Work item: Copy out each line in the entries below that contains the string "years".

Material for this exercise:
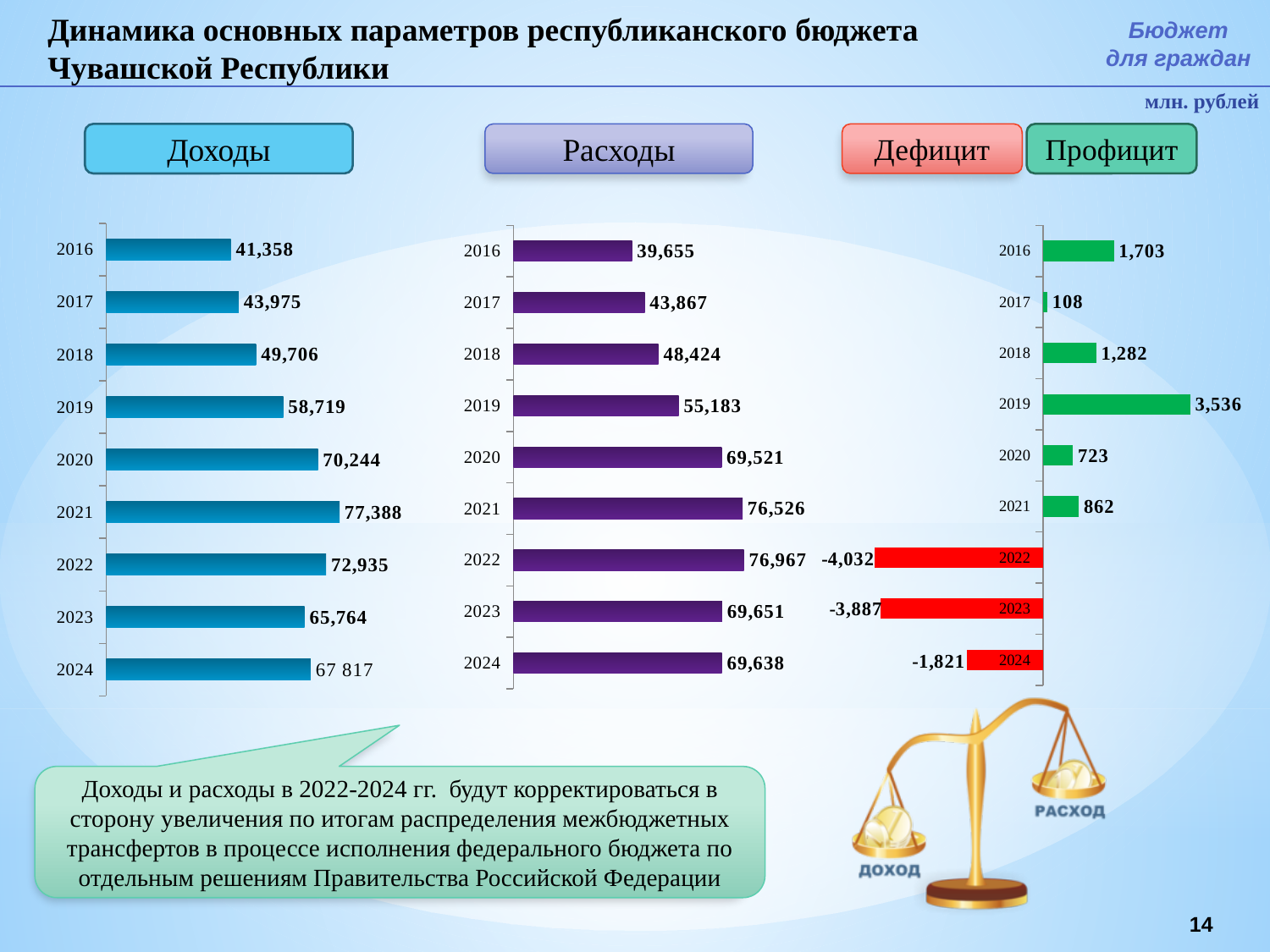
For 2022, which is larger: the value on the Доходы chart or the value on the Расходы chart? Расходы On the Расходы chart, what is the difference between the values for 2019 and 2018? 6,759 On the Дефицит/Профицит chart, what is the value for 2024? -1,821 How many years are shown on the Доходы chart? 9 On the Доходы chart, which year has the highest value? 2021 On the Доходы chart, what is the value for 2019? 58,719 On the Расходы chart, what is the value for 2022? 76,967 On the Дефицит/Профицит chart, what is the value for 2019? 3,536 On the Доходы chart, what is the difference between the values for 2021 and 2020? 7,144 On the Дефицит/Профицит chart, which year has the lowest value? 2022 On the Доходы chart, do the values rise or fall from 2016 to 2021? rise What kind of chart is the Расходы chart? bar chart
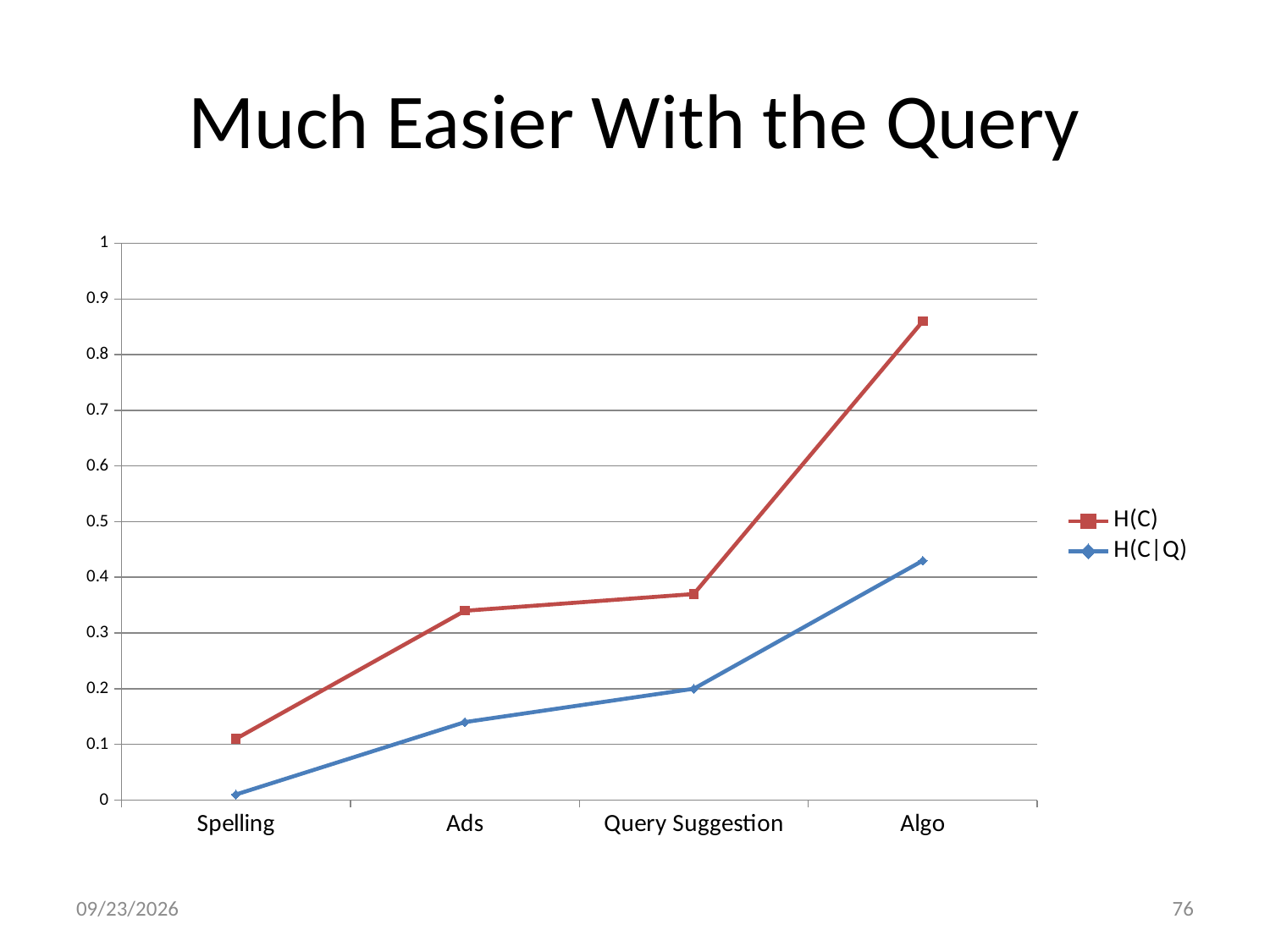
At Algo, which series has the larger value, H(C) or H(C|Q)? H(C) What is the title of the slide containing the chart? Much Easier With the Query Which category has the lowest value for the H(C|Q) series? Spelling Is the value of H(C) for Ads greater or less than 0.3? greater Is the value of H(C) for Algo greater or less than 0.8? greater How many series does the legend list? 2 Which category has the highest value for the H(C) series? Algo Is the value of H(C) for Spelling greater or less than 0.2? less Do the values of the H(C|Q) series rise or fall from Spelling to Algo? rise How many categories are shown on the x axis? 4 What kind of chart is shown on the slide? line chart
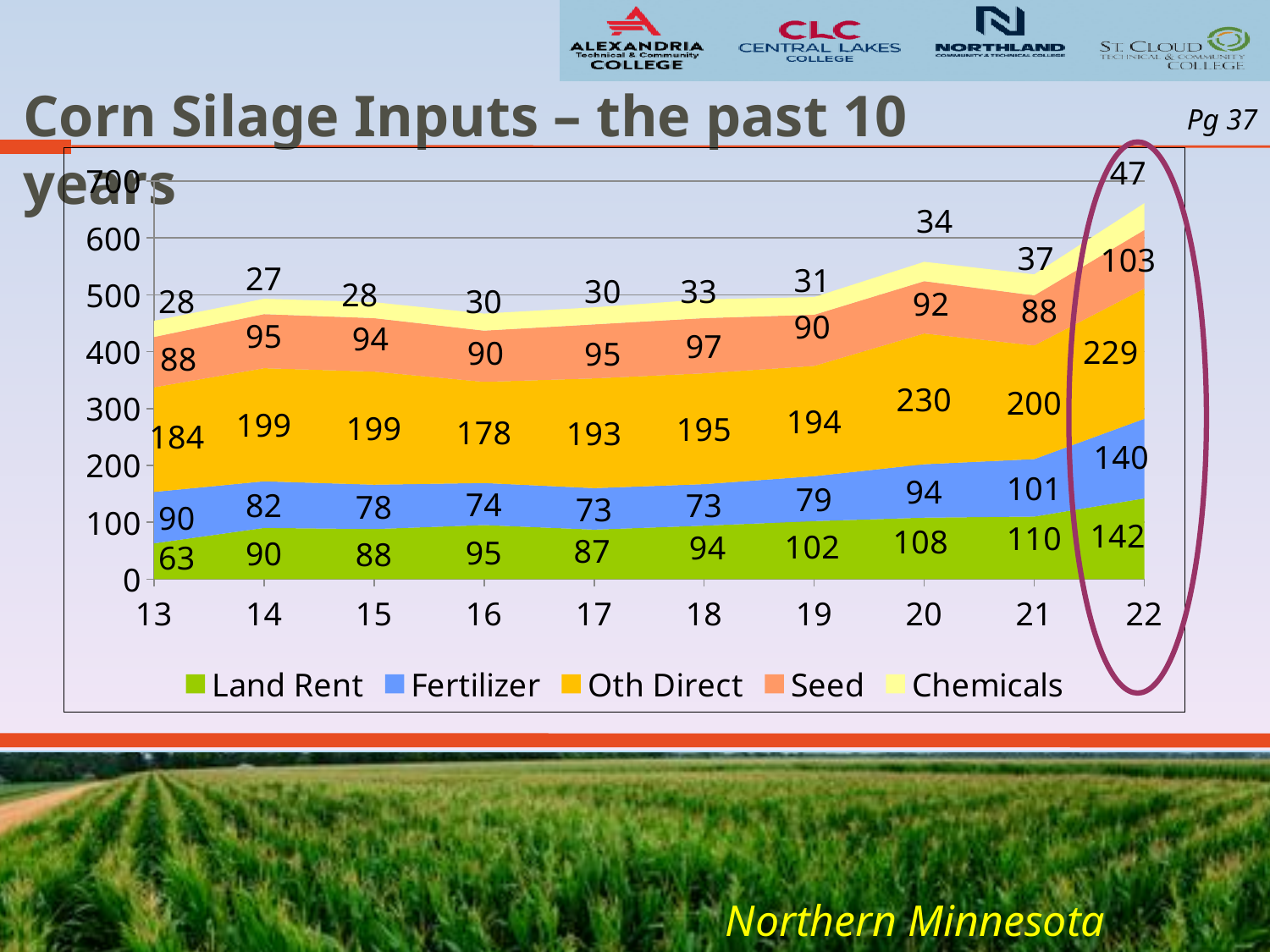
What is the Land Rent value for year 22? 142 Which series is shown in yellow in the legend? Chemicals In which year is the Chemicals value highest? 22 What is the total of all five inputs for year 22? 661 How many series does the legend list? 5 In which year is the Land Rent value lowest? 13 What is the difference between the Fertilizer value in year 22 and in year 21? 39 How many years are shown along the x axis? 10 What is the Seed value for year 18? 97 What kind of chart is shown on the slide? stacked area chart What is the Oth Direct value for year 20? 230 Which is larger, the Oth Direct value in year 16 or in year 17? year 17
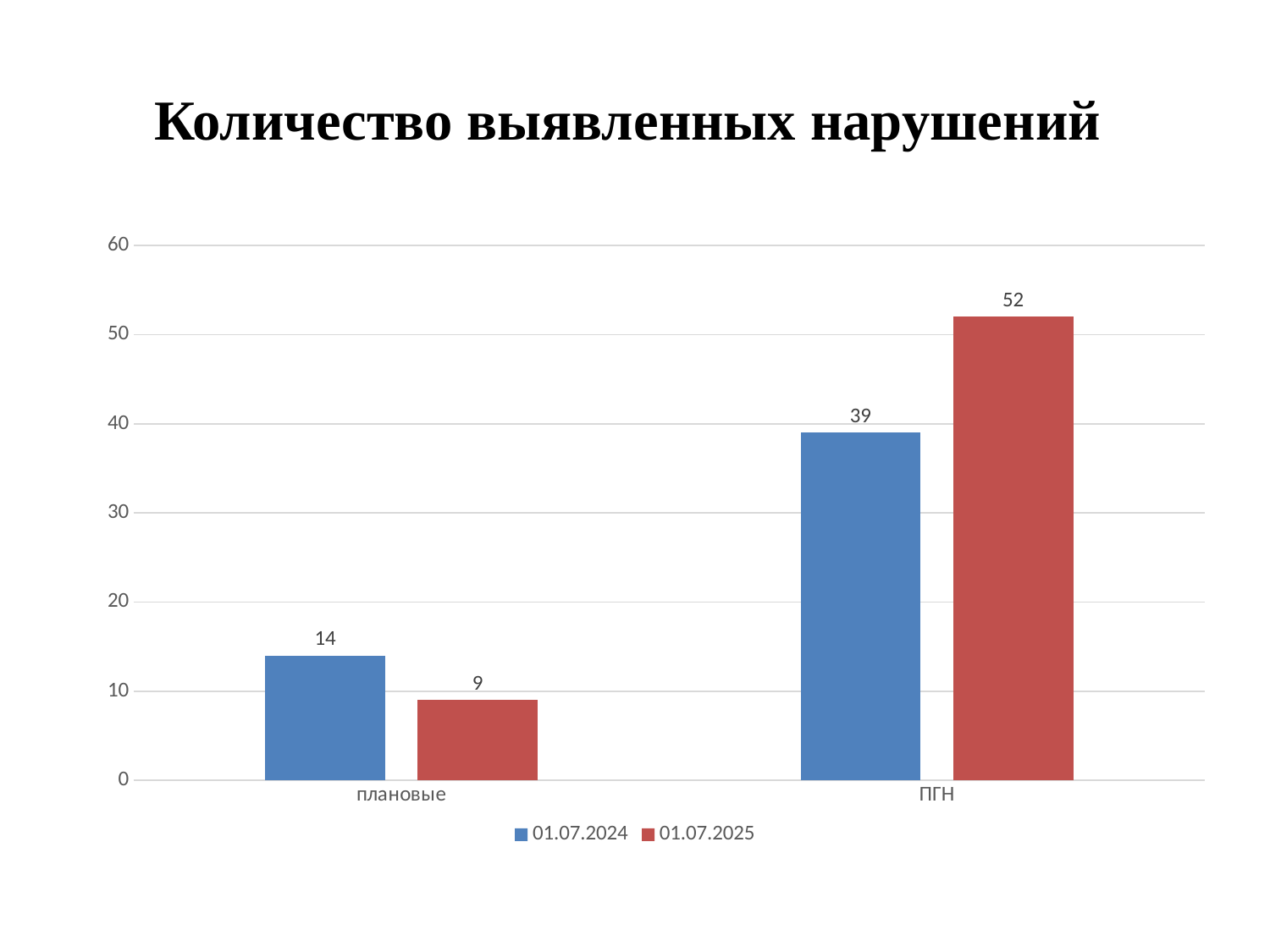
What is the value for ПГН in the 01.07.2025 series? 52 For ПГН, which series has the larger value, 01.07.2024 or 01.07.2025? 01.07.2025 What is the value for плановые in the 01.07.2025 series? 9 How many series does the legend list? 2 What is the difference between the 01.07.2025 and 01.07.2024 values for ПГН? 13 What is the difference between the 01.07.2024 and 01.07.2025 values for плановые? 5 Is the value for ПГН in the 01.07.2025 series greater or less than 50? greater Which category has the highest value in the 01.07.2024 series? ПГН What kind of chart is shown on the slide? bar chart How many categories are shown on the x axis? 2 Which category has the lowest value in the 01.07.2025 series? плановые What is the value for плановые in the 01.07.2024 series? 14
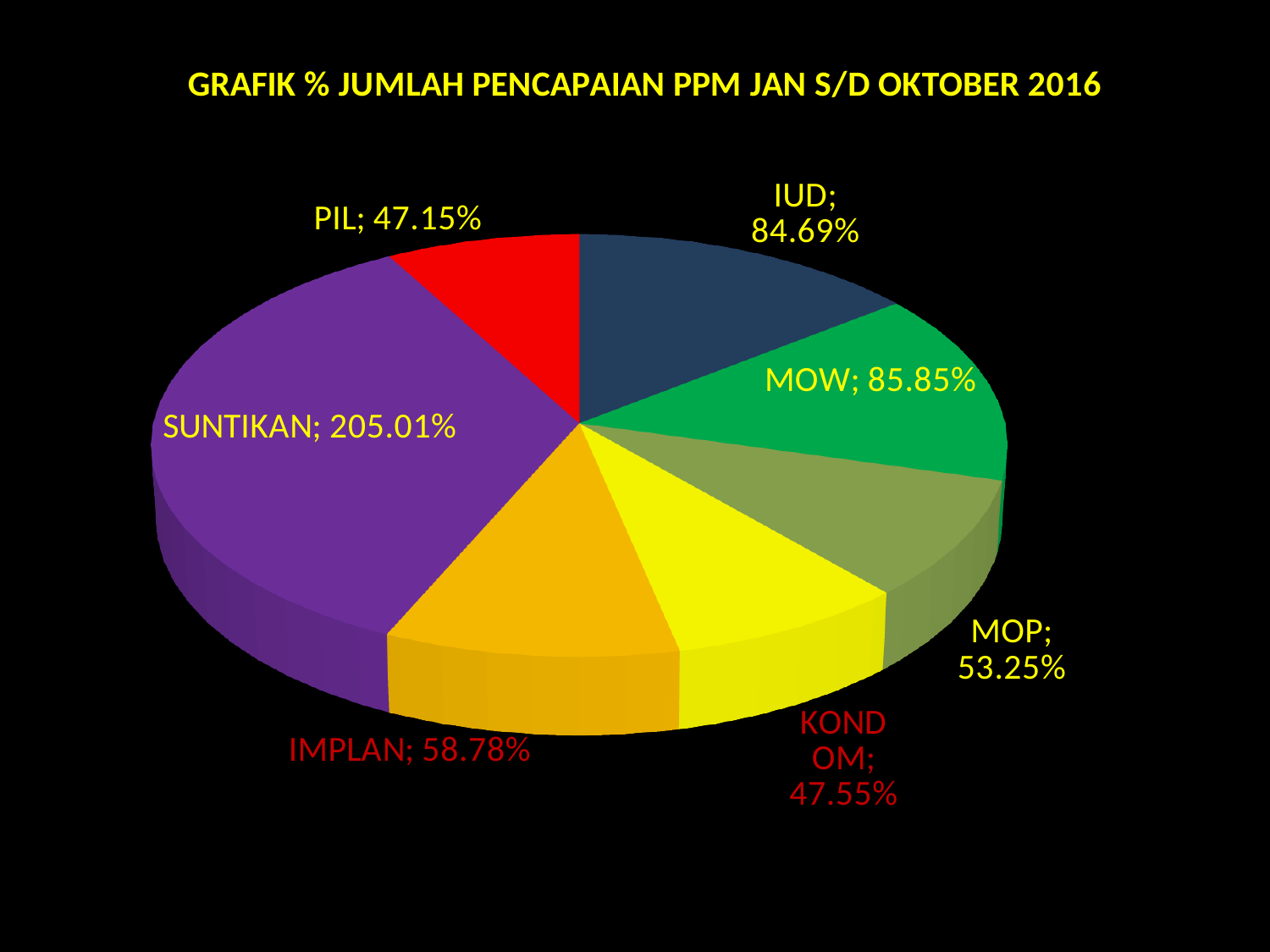
What kind of chart is shown on the slide? Pie chart What is the difference between the values for SUNTIKAN and IUD? 120.32% How many categories are shown in the pie chart? 7 What is the value shown for IUD? 84.69% What colour is the SUNTIKAN slice? Purple What is the difference between the values for IMPLAN and MOP? 5.53% Which category has the lowest value? PIL What is the value shown for MOP? 53.25% Which has the larger value, MOW or IUD? MOW What is the value shown for SUNTIKAN? 205.01% What is the value shown for KONDOM? 47.55% Which category has the highest value? SUNTIKAN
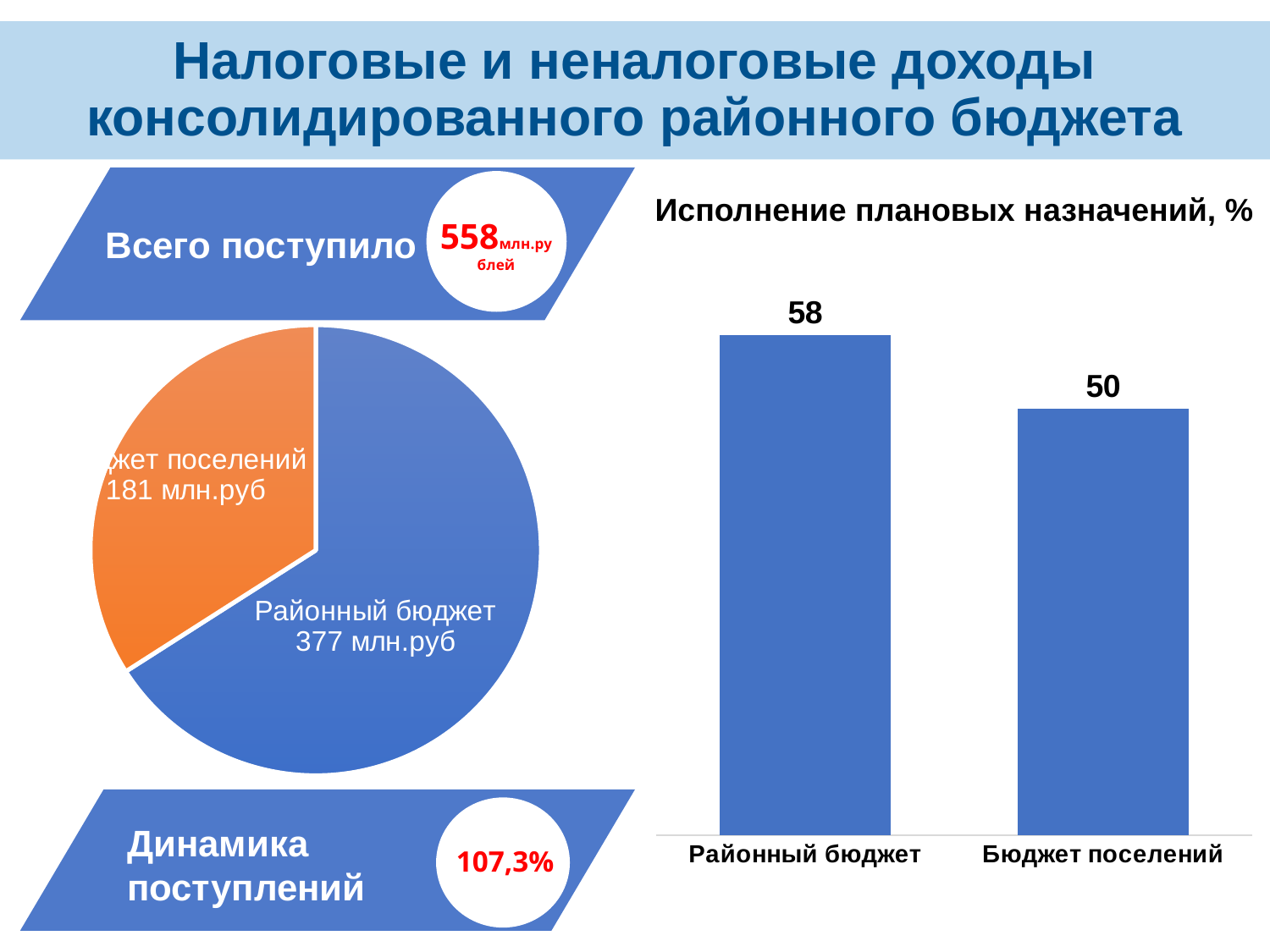
In the bar chart titled 'Исполнение плановых назначений, %', which category has the lowest value? Бюджет поселений In the bar chart titled 'Исполнение плановых назначений, %', how many categories are shown? 2 In the pie chart on the left, what is the difference between Районный бюджет and Бюджет поселений? 196 млн.руб In the bar chart titled 'Исполнение плановых назначений, %', what is the value for Бюджет поселений? 50 What kind of chart is the chart on the left side of the slide? Pie chart In the pie chart on the left, what is the value for Бюджет поселений? 181 млн.руб In the bar chart titled 'Исполнение плановых назначений, %', what is the value for Районный бюджет? 58 In the bar chart titled 'Исполнение плановых назначений, %', which category has the highest value? Районный бюджет In the bar chart titled 'Исполнение плановых назначений, %', what is the difference between the values for Районный бюджет and Бюджет поселений? 8 In the pie chart on the left, which slice is larger: Районный бюджет or Бюджет поселений? Районный бюджет What kind of chart is the chart on the right side of the slide? Bar chart In the pie chart on the left, what is the value for Районный бюджет? 377 млн.руб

Result of the exercise:
For 2022, which is larger: the value on the Доходы chart or the value on the Расходы chart? Расходы On the Расходы chart, what is the difference between the values for 2019 and 2018? 6,759 On the Дефицит/Профицит chart, what is the value for 2024? -1,821 How many years are shown on the Доходы chart? 9 On the Доходы chart, which year has the highest value? 2021 On the Доходы chart, what is the value for 2019? 58,719 On the Расходы chart, what is the value for 2022? 76,967 On the Дефицит/Профицит chart, what is the value for 2019? 3,536 On the Доходы chart, what is the difference between the values for 2021 and 2020? 7,144 On the Дефицит/Профицит chart, which year has the lowest value? 2022 On the Доходы chart, do the values rise or fall from 2016 to 2021? rise What kind of chart is the Расходы chart? bar chart
What is the Land Rent value for year 22? 142 Which series is shown in yellow in the legend? Chemicals In which year is the Chemicals value highest? 22 What is the total of all five inputs for year 22? 661 How many series does the legend list? 5 In which year is the Land Rent value lowest? 13 What is the difference between the Fertilizer value in year 22 and in year 21? 39 How many years are shown along the x axis? 10 What is the Seed value for year 18? 97 What kind of chart is shown on the slide? stacked area chart What is the Oth Direct value for year 20? 230 Which is larger, the Oth Direct value in year 16 or in year 17? year 17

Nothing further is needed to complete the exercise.